• PROVIDED DATA
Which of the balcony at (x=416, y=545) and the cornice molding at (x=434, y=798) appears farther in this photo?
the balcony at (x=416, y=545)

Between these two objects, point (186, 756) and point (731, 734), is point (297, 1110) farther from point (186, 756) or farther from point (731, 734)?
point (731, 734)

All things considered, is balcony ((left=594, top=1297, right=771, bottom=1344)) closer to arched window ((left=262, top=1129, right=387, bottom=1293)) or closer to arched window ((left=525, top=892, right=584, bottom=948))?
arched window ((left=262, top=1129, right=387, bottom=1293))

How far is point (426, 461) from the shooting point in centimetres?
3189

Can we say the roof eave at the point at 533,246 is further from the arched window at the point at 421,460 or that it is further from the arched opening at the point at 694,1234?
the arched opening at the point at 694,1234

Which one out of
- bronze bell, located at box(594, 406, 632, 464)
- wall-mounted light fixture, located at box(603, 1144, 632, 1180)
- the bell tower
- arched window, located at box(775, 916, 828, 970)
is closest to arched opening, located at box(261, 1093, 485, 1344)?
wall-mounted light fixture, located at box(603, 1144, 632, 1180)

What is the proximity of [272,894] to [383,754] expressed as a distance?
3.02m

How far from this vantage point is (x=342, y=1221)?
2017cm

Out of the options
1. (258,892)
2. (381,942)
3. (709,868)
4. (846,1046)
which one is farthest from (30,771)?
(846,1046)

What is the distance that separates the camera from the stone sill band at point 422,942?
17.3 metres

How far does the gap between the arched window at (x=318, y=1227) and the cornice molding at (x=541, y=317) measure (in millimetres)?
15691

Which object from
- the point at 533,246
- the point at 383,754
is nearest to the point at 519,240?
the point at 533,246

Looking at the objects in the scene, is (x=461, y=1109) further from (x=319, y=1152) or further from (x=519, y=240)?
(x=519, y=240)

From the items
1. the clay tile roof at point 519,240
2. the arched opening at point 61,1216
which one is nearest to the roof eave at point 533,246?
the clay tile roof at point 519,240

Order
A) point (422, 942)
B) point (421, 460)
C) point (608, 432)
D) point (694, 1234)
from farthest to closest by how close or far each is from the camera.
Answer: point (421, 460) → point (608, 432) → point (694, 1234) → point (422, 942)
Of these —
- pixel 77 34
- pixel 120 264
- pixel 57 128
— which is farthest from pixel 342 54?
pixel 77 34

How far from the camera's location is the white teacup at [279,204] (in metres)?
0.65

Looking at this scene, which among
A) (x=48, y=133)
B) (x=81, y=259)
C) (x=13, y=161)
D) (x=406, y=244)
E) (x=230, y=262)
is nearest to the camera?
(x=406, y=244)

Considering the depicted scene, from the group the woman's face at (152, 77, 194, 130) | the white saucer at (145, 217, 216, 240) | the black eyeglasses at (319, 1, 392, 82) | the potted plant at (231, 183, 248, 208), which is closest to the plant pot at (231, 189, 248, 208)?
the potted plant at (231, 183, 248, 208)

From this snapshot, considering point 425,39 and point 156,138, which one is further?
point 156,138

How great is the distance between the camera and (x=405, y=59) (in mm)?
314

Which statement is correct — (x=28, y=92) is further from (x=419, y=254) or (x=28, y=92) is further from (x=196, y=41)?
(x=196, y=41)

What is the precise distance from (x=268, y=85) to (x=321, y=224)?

• DIRECTIONS
Extract every line of the data above that contains the string "objects", treating uppercase and lowercase letters as distinct.

• WRITTEN RESPONSE
Between these two objects, point (186, 756) and point (731, 734), is point (297, 1110) farther from point (186, 756) or farther from point (731, 734)?
Looking at the objects in the scene, is (x=461, y=1109) further from (x=319, y=1152) or further from (x=519, y=240)?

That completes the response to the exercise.